The Irish government has decided to repeal legislation that makes abortion a criminal act and to introduce regulations setting out when doctors can perform an abortion when a woman’s life is regarded as being at risk, including by suicide.

Dr James Reilly, the Irish health minister, said that the government was aware of the controversy surrounding abortion. “I know that most people have personal views on this matter. However, the government is committed to ensuring that the safety of pregnant women in Ireland is maintained and strengthened. We must fulfil our duty of care towards them,” he said.

“For that purpose, we will clarify in legislation and regulation what is available by way of treatment to a woman when a pregnancy gives rise to a threat to a woman’s life. We will also clarify what is legal for the professionals who must provide that care while at all times taking full account of the equal right to life of the unborn child.”

Ireland’s abortion laws are the strictest in Europe and any proposed legislation to decriminalise abortion will stoke furious debate in Ireland, which remains a staunchly Roman Catholic country.

Ronan Mullen, an independent Irish senator, accused the government of “double think” for condemning the deaths of children in the Sandy Hook shooting while showing “no concern for unborn children”.

“I find it entirely appropriate that we would join in solidarity with the people, with the children who died in Connecticut,” he said. “Let’s be sincere about that.

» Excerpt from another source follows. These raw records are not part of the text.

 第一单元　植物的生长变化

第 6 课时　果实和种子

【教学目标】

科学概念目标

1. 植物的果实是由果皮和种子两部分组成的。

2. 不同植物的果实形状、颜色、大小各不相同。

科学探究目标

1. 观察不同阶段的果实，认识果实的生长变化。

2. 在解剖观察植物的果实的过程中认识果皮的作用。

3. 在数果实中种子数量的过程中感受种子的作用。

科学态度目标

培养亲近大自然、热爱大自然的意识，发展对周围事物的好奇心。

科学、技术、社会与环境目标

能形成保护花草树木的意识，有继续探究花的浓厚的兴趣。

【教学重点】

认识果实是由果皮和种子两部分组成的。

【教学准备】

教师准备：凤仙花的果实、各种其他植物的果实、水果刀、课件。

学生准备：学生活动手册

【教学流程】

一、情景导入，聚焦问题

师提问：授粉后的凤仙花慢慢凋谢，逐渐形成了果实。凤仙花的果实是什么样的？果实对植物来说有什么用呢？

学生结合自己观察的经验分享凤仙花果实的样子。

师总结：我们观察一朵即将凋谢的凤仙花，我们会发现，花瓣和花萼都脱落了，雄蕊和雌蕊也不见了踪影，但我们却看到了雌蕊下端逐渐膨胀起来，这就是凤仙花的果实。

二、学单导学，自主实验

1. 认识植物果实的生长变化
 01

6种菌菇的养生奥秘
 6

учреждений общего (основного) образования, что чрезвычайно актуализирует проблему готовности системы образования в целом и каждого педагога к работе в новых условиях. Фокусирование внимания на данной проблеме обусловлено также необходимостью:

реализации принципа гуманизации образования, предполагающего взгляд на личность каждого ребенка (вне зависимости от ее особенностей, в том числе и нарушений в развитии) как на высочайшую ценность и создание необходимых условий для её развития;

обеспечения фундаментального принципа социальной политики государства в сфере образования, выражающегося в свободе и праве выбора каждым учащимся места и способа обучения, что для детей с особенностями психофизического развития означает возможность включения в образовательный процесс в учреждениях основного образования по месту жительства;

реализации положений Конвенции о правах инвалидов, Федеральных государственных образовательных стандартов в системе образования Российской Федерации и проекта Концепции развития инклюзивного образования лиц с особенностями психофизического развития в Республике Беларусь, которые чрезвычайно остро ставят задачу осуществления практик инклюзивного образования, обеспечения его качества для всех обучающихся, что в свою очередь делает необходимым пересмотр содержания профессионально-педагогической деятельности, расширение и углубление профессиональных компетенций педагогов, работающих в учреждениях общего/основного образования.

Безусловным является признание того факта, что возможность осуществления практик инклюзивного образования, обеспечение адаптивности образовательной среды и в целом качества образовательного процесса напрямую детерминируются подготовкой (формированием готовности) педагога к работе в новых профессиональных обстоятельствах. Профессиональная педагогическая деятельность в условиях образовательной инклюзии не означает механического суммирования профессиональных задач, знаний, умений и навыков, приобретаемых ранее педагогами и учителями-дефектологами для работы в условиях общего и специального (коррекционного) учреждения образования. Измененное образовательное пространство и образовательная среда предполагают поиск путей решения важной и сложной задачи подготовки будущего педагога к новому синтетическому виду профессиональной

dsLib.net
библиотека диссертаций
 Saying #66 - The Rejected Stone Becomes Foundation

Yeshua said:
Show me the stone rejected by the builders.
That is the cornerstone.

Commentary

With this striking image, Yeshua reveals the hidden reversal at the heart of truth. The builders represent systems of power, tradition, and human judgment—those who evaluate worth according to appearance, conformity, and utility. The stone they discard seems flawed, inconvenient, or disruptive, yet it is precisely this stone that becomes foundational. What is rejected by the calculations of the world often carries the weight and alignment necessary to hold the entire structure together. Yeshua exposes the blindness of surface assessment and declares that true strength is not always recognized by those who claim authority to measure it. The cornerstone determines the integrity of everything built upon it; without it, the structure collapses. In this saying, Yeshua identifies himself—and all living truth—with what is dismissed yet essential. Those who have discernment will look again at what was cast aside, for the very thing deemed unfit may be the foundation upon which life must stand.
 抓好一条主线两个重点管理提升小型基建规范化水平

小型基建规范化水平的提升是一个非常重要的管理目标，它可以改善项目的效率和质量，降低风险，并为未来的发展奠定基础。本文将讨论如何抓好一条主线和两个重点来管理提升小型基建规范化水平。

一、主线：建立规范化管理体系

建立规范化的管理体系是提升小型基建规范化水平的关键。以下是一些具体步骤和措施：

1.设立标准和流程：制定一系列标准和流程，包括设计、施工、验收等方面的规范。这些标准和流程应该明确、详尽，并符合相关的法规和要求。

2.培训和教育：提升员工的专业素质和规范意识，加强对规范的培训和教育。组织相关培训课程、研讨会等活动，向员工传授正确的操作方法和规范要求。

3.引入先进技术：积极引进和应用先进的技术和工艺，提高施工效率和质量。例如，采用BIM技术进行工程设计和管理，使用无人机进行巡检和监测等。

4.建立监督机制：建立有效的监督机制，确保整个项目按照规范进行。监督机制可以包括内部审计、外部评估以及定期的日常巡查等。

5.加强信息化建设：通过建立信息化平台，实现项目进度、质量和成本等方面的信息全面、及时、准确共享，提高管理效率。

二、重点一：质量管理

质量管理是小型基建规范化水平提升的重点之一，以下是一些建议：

And let’s not slip into a double-think either, however, where we forget a whole category of children in our own country.”

Enda Kenny, the Irish Prime Minister, said that draft legislation would be published in the New Year with a timetable of having the legislation ready by Easter.

To ensure the controversial law is passed the government whip would be applied to MPs in the ruling Fine Gael party which is deeply divided over the proposals.

Under current Irish law abortion is criminal unless it occurs as the result of a medical intervention performed to save the life of the mother.

The new legislation will be drafted to comply with a landmark ruling in the European Court of Human Rights two years ago and a 1992 Irish Supreme Court decision in the “X case”. The Irish ruling 20 years ago overturned an injunction preventing a 14-year girl, who had been raped and was suicidal because she could not get a legal abortion, from travelling to Britain to have her pregnancy terminated. She later had a miscarriage but her case did not lead to legal reform.